▶ **Brief**
Reproduce the entries below in full, word for word.

[Items from a data source]
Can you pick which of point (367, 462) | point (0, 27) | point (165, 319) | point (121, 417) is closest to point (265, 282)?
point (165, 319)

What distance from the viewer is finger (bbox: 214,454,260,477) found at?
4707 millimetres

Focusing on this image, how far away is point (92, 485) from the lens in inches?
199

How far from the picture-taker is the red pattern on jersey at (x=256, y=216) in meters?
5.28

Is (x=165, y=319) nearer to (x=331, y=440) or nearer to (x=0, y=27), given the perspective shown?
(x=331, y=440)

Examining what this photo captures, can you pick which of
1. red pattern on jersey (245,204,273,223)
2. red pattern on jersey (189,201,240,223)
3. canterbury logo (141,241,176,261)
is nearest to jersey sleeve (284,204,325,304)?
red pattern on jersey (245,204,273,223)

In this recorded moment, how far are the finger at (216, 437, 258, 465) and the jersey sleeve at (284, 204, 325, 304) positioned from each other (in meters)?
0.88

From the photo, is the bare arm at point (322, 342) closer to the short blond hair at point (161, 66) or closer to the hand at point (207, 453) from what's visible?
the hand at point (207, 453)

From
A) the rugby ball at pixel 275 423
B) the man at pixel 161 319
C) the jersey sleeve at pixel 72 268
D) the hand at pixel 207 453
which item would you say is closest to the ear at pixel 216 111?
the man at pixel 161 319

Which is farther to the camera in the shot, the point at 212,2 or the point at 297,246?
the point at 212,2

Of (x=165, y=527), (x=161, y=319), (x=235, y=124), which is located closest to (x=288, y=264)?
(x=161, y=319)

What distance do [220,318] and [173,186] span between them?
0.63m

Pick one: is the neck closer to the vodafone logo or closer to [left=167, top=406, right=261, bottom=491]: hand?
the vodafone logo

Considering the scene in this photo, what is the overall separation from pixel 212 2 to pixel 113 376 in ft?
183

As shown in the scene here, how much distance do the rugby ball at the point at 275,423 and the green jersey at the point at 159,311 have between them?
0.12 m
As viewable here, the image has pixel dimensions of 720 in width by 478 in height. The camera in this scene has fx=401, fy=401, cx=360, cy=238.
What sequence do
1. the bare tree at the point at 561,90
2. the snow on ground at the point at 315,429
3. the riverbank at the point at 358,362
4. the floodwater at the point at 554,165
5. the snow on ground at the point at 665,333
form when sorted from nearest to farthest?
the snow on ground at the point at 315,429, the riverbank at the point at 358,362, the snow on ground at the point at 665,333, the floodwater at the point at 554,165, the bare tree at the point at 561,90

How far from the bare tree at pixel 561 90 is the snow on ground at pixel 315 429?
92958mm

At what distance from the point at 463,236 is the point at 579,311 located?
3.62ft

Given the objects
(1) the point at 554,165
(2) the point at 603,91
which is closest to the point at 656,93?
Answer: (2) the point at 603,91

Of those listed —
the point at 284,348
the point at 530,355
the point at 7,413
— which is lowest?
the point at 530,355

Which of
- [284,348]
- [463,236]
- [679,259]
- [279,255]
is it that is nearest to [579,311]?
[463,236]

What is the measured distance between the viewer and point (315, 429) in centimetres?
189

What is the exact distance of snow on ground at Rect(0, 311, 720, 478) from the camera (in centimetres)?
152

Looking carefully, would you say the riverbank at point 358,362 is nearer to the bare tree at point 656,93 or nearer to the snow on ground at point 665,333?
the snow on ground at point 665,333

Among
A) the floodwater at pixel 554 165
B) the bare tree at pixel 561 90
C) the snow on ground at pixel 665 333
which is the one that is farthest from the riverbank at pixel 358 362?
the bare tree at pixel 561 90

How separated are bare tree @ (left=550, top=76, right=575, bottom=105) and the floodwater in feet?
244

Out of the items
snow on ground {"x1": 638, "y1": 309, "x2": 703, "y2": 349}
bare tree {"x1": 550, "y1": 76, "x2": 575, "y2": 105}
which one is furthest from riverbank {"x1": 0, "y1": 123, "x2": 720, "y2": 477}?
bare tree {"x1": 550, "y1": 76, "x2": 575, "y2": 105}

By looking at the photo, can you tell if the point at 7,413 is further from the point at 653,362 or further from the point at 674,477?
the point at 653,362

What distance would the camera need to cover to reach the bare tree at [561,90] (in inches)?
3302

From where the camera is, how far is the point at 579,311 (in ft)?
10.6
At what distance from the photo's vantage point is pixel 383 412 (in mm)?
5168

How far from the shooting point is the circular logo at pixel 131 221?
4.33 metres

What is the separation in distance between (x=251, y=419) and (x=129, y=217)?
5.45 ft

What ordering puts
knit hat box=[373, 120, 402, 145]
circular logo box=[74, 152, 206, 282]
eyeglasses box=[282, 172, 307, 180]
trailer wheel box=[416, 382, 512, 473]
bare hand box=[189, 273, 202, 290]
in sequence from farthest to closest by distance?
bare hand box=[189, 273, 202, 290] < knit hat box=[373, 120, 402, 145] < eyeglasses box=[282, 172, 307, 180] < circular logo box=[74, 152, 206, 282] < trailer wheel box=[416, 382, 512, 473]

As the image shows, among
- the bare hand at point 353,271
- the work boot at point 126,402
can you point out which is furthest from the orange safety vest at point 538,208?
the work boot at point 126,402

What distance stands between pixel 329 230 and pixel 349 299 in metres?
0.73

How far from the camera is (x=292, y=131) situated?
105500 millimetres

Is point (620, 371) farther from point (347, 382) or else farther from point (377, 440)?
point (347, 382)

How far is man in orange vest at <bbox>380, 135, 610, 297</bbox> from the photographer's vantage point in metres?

▶ **Output of the task**
Can you pick which of point (367, 462) | point (0, 27) | point (165, 319) | point (121, 417) is closest to point (265, 282)?
point (165, 319)

What distance from the viewer is finger (bbox: 214,454,260,477) found at?
4707 millimetres

Focusing on this image, how far away is point (92, 485) from the lens in inches?
199

How far from the picture-taker is the red pattern on jersey at (x=256, y=216) in meters?
5.28

Is (x=165, y=319) nearer to (x=331, y=440) or nearer to (x=0, y=27), given the perspective shown?
(x=331, y=440)

Examining what this photo captures, can you pick which of
1. red pattern on jersey (245,204,273,223)
2. red pattern on jersey (189,201,240,223)
3. canterbury logo (141,241,176,261)
is nearest to jersey sleeve (284,204,325,304)?
red pattern on jersey (245,204,273,223)

In this recorded moment, how far are the finger at (216, 437, 258, 465) and the jersey sleeve at (284, 204, 325, 304) positioned from each other (in meters)?
0.88

From the photo, is the bare arm at point (322, 342) closer to the short blond hair at point (161, 66) or closer to the hand at point (207, 453) from what's visible?
the hand at point (207, 453)

From
A) the rugby ball at pixel 275 423
B) the man at pixel 161 319
C) the jersey sleeve at pixel 72 268
D) the hand at pixel 207 453
which item would you say is closest to the ear at pixel 216 111?
the man at pixel 161 319

Which is farther to the camera in the shot, the point at 212,2 or the point at 297,246?
the point at 212,2

Of (x=165, y=527), (x=161, y=319), (x=235, y=124), which is located closest to (x=288, y=264)?
(x=161, y=319)

What distance do [220,318] and [173,186] span between them?
0.63m

Pick one: is the neck closer to the vodafone logo or closer to [left=167, top=406, right=261, bottom=491]: hand?
the vodafone logo

Considering the scene in this photo, what is the overall separation from pixel 212 2 to pixel 113 376 in ft?
183

As shown in the scene here, how much distance do the rugby ball at the point at 275,423 and the green jersey at the point at 159,311 have between them?
0.12 m
As viewable here, the image has pixel dimensions of 720 in width by 478 in height. The camera in this scene has fx=401, fy=401, cx=360, cy=238.
What sequence do
1. the bare tree at the point at 561,90
2. the snow on ground at the point at 315,429
3. the riverbank at the point at 358,362
4. the floodwater at the point at 554,165
5. the snow on ground at the point at 665,333
form when sorted from nearest to farthest?
the snow on ground at the point at 315,429, the riverbank at the point at 358,362, the snow on ground at the point at 665,333, the floodwater at the point at 554,165, the bare tree at the point at 561,90

How far from the bare tree at pixel 561 90 is the snow on ground at pixel 315 429?
92958mm

At what distance from the point at 463,236 is the point at 579,311 located?
3.62ft

Given the objects
(1) the point at 554,165
(2) the point at 603,91
which is closest to the point at 656,93?
Answer: (2) the point at 603,91

Of those listed —
the point at 284,348
the point at 530,355
the point at 7,413
— which is lowest?
the point at 530,355

Which of
- [284,348]
- [463,236]
- [679,259]
- [279,255]
is it that is nearest to [579,311]?
[463,236]

What is the measured distance between the viewer and point (315, 429) in centimetres?
189

What is the exact distance of snow on ground at Rect(0, 311, 720, 478) from the camera (in centimetres)?
152

Looking carefully, would you say the riverbank at point 358,362 is nearer to the bare tree at point 656,93 or nearer to the snow on ground at point 665,333?
the snow on ground at point 665,333

Among
A) the floodwater at pixel 554 165
B) the bare tree at pixel 561 90
C) the snow on ground at pixel 665 333
which is the one that is farthest from the riverbank at pixel 358 362?
the bare tree at pixel 561 90

How separated are bare tree @ (left=550, top=76, right=575, bottom=105) and the floodwater in feet?
244

Out of the items
snow on ground {"x1": 638, "y1": 309, "x2": 703, "y2": 349}
bare tree {"x1": 550, "y1": 76, "x2": 575, "y2": 105}
which one is furthest from riverbank {"x1": 0, "y1": 123, "x2": 720, "y2": 477}?
bare tree {"x1": 550, "y1": 76, "x2": 575, "y2": 105}

By looking at the photo, can you tell if the point at 7,413 is further from the point at 653,362 or further from the point at 674,477?
the point at 653,362

What distance would the camera need to cover to reach the bare tree at [561,90] (in inches)?
3302

From where the camera is, how far is the point at 579,311 (in ft)?
10.6
At what distance from the photo's vantage point is pixel 383 412 (in mm)?
5168

How far from the shooting point is the circular logo at pixel 131 221?
4.33 metres

What is the separation in distance between (x=251, y=419) and (x=129, y=217)?
5.45 ft

What ordering puts
knit hat box=[373, 120, 402, 145]
circular logo box=[74, 152, 206, 282]
eyeglasses box=[282, 172, 307, 180]
trailer wheel box=[416, 382, 512, 473]
bare hand box=[189, 273, 202, 290]
in sequence from farthest to closest by distance?
bare hand box=[189, 273, 202, 290] < knit hat box=[373, 120, 402, 145] < eyeglasses box=[282, 172, 307, 180] < circular logo box=[74, 152, 206, 282] < trailer wheel box=[416, 382, 512, 473]

As the image shows, among
- the bare hand at point 353,271
- the work boot at point 126,402
can you point out which is furthest from the orange safety vest at point 538,208?
the work boot at point 126,402

What distance stands between pixel 329 230 and pixel 349 299 in metres?
0.73

How far from the camera is (x=292, y=131) situated?
105500 millimetres

Is point (620, 371) farther from point (347, 382) or else farther from point (377, 440)?
point (347, 382)

How far is man in orange vest at <bbox>380, 135, 610, 297</bbox> from the photographer's vantage point in metres?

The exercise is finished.